Each line of the material must be reproduced exactly; pictures stay out.

> Material provided
=-=-=-=-=

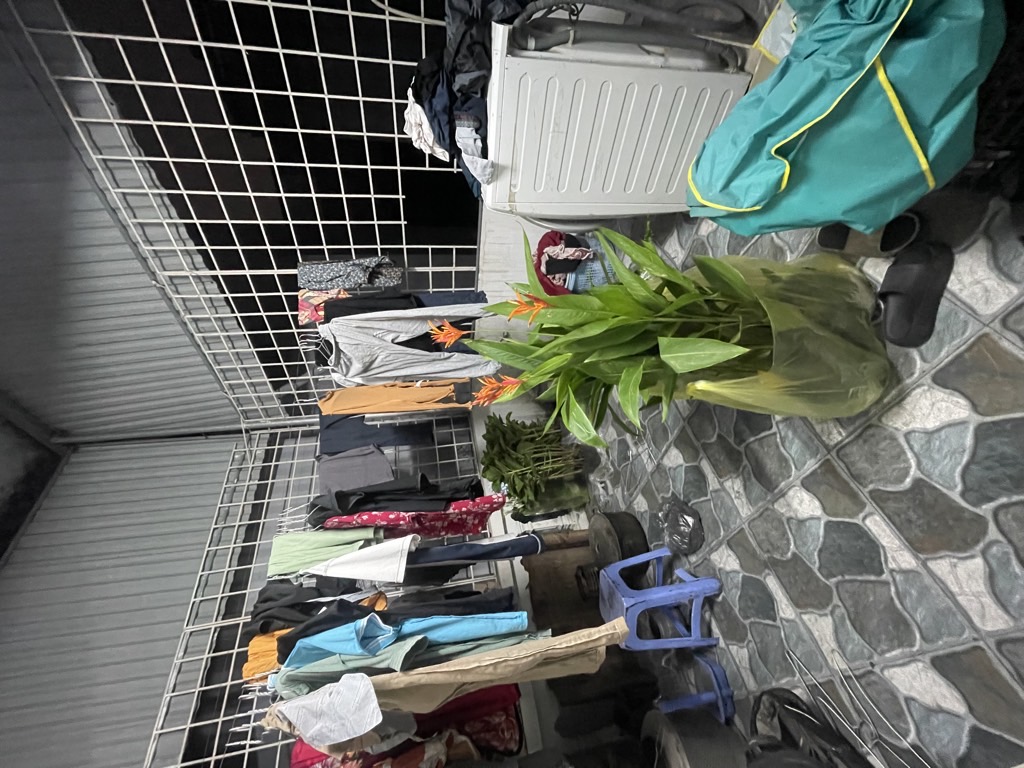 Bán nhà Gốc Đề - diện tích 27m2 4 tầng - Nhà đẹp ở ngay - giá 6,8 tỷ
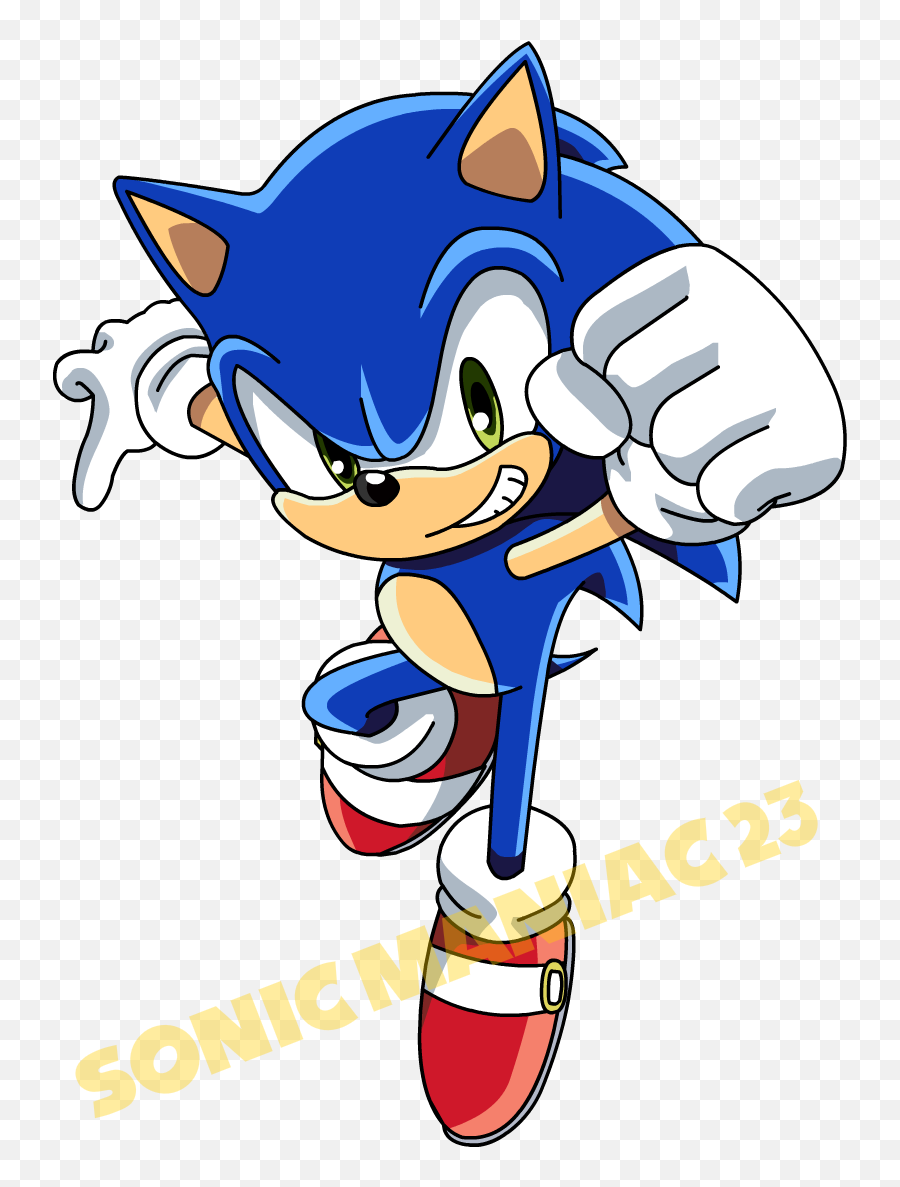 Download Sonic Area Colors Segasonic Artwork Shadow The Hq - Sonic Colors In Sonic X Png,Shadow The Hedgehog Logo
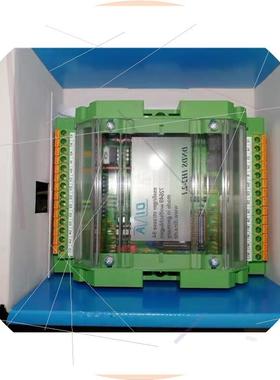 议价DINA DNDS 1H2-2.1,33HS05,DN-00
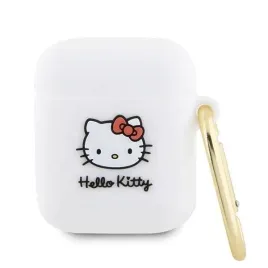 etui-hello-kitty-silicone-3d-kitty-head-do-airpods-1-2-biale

=-=-=-=-=

> Your response
 Bán nhà Gốc Đề - diện tích 27m2 4 tầng - Nhà đẹp ở ngay - giá 6,8 tỷ
 Download Sonic Area Colors Segasonic Artwork Shadow The Hq - Sonic Colors In Sonic X Png,Shadow The Hedgehog Logo
 议价DINA DNDS 1H2-2.1,33HS05,DN-00
 etui-hello-kitty-silicone-3d-kitty-head-do-airpods-1-2-biale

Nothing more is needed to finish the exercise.